═══ SOURCE DATA ═══
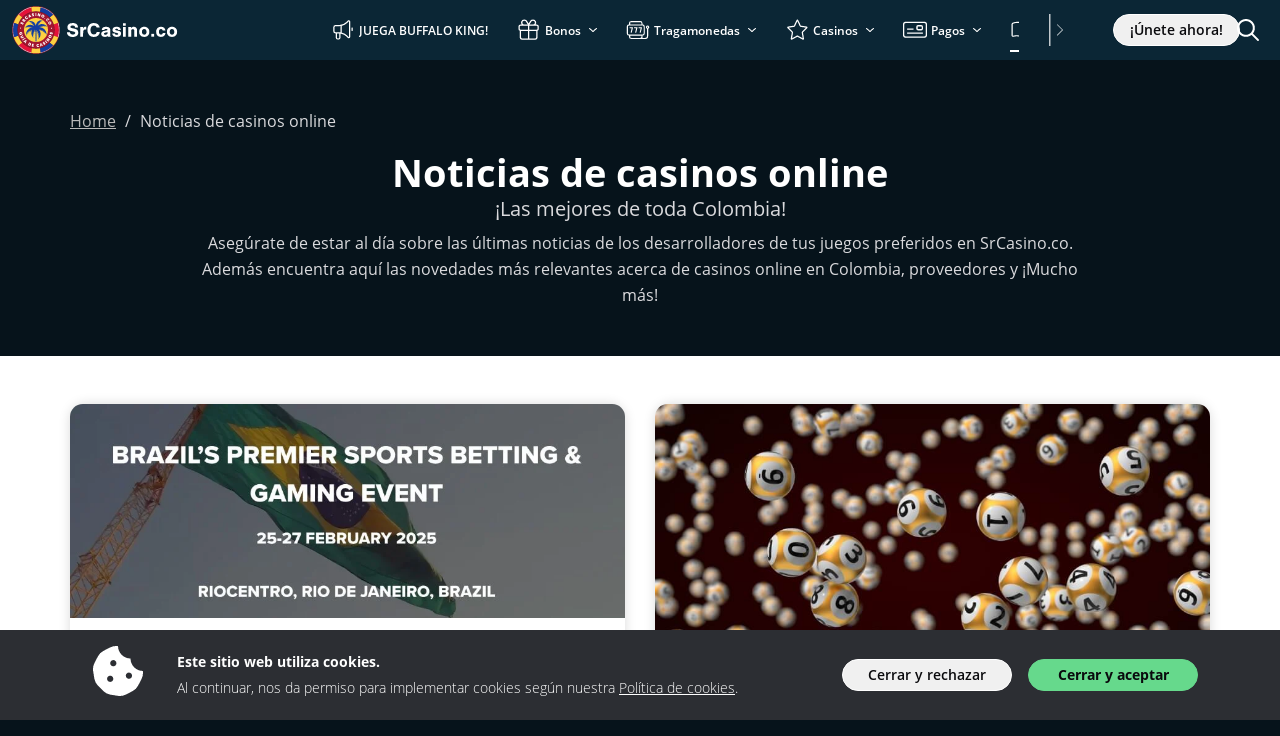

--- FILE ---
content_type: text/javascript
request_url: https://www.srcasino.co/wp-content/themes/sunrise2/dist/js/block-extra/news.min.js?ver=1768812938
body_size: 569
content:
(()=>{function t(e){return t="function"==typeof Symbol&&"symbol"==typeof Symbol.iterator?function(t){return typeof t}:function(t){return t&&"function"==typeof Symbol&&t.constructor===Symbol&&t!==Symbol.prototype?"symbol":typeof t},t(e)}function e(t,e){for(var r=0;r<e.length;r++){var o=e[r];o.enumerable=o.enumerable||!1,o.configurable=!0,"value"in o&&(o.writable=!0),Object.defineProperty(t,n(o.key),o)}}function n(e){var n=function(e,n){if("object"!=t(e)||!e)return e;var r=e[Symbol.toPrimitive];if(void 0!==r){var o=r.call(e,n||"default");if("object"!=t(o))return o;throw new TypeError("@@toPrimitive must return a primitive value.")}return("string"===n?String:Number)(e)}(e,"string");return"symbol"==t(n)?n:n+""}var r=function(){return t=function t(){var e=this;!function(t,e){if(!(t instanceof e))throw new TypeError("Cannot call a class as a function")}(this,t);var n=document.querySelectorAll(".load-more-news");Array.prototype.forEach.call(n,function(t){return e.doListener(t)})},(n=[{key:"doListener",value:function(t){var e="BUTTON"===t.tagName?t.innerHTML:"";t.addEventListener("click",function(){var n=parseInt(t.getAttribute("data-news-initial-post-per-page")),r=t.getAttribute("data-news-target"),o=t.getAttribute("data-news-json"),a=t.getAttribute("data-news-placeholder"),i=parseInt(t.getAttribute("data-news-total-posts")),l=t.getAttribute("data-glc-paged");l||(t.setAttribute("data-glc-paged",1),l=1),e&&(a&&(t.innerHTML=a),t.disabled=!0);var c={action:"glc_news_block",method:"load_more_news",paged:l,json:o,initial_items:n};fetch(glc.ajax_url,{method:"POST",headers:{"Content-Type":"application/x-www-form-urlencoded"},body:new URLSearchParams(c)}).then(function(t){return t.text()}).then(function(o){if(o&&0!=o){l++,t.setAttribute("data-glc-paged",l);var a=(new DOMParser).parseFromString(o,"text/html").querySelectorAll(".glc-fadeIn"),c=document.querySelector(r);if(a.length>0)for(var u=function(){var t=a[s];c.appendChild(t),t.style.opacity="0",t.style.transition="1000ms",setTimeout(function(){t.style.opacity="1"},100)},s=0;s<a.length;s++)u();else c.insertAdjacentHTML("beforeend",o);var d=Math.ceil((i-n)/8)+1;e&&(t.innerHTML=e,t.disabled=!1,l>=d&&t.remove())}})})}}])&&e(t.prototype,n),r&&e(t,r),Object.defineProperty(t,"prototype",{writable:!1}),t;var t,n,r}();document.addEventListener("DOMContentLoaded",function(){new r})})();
═══
═══ SOURCE DATA ═══
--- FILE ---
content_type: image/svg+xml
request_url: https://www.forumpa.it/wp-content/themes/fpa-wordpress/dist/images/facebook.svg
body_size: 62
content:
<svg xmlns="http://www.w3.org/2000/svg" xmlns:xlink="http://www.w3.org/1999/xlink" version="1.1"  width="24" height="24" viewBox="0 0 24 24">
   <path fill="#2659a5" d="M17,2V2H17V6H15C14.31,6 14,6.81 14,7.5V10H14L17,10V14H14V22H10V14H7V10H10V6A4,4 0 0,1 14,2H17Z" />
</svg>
═══
EXERCISE OBJECTIVE
Please go through the data above and copy every line that has the word "https".

RESULT FOR THIS EXERCISE
request_url: https://www.srcasino.co/wp-content/themes/sunrise2/dist/js/block-extra/news.min.js?ver=1768812938
request_url: https://www.forumpa.it/wp-content/themes/fpa-wordpress/dist/images/facebook.svg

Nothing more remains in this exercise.